While floating rates appeared high, fixed rates look about right, the bank said.
Taranaki-based TSB Bank, which raises all of its funds inside the country, agrees with the central bank.
However, Westpac's recent report into banks' margins defends the level of fixed and floating rates.
The bank's markets economist, Michael Gordon, says the Reserve Bank's latest paper is "jawboning" and doesn't get to the heart of why it considers margins on floating rate mortgages to be problematic.
Changes in the Official Cash Rate have been passed on to both fixed rate and floating rate mortgage customers in a similar fashion, he says, and the Reserve Bank seems to be simply making a judgement on what level it thinks is right.
Mr Gordon says funding costs have risen, so the full benchmark rate cuts were never going to be passed on.
He says Westpac and Reserve Bank research shows the cost of funds to banks are about one to 1.5 percentage points higher compared to the Official Cash Rate than normal.
Reserve Bank 'irked' - PM
Prime Minister John Key has said lower interest rates are beneficial to the economy and if the Reserve Bank has specific suggestions it should present them to Finance Minister Bill English.
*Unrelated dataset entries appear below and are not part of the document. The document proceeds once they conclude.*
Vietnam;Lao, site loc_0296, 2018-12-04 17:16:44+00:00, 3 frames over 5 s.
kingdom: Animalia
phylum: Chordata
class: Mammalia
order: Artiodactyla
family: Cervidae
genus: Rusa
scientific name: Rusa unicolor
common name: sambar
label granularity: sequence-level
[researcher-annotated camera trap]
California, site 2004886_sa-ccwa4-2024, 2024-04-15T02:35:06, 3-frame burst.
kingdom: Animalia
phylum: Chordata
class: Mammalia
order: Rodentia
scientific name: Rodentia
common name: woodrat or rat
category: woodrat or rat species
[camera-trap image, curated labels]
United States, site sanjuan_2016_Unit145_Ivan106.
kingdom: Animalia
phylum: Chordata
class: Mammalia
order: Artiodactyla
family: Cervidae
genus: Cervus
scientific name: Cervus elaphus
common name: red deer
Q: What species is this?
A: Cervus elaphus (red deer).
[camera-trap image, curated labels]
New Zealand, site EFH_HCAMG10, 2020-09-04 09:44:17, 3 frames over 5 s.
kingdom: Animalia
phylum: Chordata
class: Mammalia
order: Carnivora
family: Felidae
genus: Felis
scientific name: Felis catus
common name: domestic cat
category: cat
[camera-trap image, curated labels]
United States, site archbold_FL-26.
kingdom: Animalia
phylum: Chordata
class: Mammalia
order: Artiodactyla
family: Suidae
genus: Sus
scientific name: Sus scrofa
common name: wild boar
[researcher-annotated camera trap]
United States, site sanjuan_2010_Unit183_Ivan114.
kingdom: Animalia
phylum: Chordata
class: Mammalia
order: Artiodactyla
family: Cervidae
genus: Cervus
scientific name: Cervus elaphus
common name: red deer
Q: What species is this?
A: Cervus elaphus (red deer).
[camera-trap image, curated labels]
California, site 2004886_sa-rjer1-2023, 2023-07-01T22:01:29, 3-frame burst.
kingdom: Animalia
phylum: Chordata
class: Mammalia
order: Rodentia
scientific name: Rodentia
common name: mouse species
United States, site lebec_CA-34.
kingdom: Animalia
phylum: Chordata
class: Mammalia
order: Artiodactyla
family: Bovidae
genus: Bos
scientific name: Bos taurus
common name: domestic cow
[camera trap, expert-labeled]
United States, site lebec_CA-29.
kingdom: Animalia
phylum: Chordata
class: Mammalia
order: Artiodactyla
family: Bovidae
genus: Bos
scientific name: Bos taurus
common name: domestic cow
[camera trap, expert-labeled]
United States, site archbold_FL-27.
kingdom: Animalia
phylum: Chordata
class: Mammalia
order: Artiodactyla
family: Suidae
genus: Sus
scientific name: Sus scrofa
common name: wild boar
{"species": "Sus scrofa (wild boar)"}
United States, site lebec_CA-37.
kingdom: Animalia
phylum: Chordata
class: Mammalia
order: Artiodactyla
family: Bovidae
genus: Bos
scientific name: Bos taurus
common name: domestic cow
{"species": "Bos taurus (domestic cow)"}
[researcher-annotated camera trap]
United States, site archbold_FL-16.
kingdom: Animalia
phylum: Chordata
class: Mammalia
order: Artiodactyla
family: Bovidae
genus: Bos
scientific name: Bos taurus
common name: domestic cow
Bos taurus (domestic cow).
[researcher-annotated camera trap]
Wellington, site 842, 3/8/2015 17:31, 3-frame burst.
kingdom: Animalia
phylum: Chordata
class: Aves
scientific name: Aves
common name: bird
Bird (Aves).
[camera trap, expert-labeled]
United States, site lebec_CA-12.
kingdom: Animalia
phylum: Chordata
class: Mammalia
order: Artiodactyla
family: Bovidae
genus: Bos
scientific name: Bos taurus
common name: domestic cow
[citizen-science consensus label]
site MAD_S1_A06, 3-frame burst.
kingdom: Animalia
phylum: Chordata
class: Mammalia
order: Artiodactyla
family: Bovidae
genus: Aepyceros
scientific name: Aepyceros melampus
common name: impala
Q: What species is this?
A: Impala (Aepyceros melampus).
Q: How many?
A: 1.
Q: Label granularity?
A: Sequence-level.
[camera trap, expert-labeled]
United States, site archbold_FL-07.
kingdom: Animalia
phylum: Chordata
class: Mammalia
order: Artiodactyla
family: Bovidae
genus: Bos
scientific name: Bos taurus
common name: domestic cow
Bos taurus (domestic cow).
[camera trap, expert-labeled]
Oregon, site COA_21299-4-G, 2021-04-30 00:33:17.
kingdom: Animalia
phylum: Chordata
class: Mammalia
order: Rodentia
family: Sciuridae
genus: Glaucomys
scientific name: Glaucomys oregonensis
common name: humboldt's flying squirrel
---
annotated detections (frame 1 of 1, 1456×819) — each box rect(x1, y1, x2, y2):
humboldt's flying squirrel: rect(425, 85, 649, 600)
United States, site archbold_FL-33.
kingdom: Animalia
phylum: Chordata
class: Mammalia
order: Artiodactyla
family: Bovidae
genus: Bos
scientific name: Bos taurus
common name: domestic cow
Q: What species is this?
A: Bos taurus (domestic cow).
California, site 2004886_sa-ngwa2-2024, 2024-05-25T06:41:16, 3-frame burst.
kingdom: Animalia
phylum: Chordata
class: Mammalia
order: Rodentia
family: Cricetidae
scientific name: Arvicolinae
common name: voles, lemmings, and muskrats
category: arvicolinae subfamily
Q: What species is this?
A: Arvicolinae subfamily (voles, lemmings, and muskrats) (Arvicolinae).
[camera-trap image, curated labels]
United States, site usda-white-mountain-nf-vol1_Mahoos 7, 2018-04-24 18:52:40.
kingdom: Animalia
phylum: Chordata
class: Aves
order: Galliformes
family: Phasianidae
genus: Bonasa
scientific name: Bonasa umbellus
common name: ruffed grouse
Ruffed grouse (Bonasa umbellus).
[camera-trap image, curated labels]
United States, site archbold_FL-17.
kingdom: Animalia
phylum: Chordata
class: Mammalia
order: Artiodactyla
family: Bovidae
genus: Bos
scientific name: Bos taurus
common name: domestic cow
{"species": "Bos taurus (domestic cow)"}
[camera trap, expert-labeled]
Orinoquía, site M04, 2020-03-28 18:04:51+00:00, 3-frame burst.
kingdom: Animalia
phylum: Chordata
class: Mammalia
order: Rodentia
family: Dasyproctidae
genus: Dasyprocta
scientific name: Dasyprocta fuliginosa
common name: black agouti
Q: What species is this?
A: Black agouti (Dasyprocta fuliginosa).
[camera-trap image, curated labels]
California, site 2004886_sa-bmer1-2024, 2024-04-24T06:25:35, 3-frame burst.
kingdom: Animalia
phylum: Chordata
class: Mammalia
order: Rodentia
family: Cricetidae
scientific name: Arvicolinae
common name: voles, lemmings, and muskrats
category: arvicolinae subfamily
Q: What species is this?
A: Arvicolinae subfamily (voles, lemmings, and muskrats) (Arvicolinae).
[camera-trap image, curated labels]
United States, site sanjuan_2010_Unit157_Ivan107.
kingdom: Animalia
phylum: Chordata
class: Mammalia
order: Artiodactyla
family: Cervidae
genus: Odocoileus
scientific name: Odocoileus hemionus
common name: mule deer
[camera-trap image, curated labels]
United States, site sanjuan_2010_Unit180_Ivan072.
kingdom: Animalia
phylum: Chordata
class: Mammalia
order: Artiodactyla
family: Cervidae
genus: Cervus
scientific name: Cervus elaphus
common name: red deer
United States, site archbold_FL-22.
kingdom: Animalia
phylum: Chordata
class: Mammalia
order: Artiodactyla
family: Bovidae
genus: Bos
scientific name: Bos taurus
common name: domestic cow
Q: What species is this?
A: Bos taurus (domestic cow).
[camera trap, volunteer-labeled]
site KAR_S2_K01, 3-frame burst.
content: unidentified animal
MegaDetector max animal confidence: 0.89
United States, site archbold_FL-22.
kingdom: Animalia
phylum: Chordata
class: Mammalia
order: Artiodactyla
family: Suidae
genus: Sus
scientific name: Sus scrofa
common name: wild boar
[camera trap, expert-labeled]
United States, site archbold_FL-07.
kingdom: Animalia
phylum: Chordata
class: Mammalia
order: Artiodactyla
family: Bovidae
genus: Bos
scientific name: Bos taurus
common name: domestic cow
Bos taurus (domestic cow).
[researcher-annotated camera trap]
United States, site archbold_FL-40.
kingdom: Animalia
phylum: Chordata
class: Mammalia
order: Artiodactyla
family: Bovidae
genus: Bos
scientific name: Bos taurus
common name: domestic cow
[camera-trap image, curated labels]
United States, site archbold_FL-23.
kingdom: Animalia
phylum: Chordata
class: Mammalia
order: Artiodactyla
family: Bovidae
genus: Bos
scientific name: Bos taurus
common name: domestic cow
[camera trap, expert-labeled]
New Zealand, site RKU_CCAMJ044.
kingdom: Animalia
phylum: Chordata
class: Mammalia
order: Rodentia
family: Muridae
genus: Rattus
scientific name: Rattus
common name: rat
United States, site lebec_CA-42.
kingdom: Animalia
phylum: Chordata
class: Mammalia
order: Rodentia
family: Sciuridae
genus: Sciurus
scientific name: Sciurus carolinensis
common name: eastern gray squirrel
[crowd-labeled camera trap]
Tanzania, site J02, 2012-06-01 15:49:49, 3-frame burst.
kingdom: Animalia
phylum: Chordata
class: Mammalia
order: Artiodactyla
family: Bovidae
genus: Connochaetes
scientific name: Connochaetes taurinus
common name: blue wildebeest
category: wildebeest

Mr Key said the bank was "irked" that its most recent cut was not passed on to consumers and there is currently an "arm wrestle" between the Reserve Bank and retail banks.
Mr English told Morning Report there is no particular lever to pull to get interest rates lowered. He says customers who are concerned that they are paying too high an interest rate on floating mortgages, business rates or credit cards should shop around to get lower rates.
Farmers, union criticise banks
Federated Farmers and a finance sector union have joined the chorus of criticism of banks for failing to lower interest rates.
Economics spokesperson Philip York says the organisation endorses the Reserve Bank's conclusion and plans to meet the major trading banks in the next fortnight to ask why there is a disparity between farm mortgage interest rates and residential home loans.
Finance sector union Finsec general secretary Andrew Cassidy says is clear from Reserve Bank figures that the banks could lower floating interest rates and also potentially credit card interest rates.
Mr Cassidy says historically banks have taken very good profits out of the New Zealand economy and are continuing to make good profits in these difficult economic times.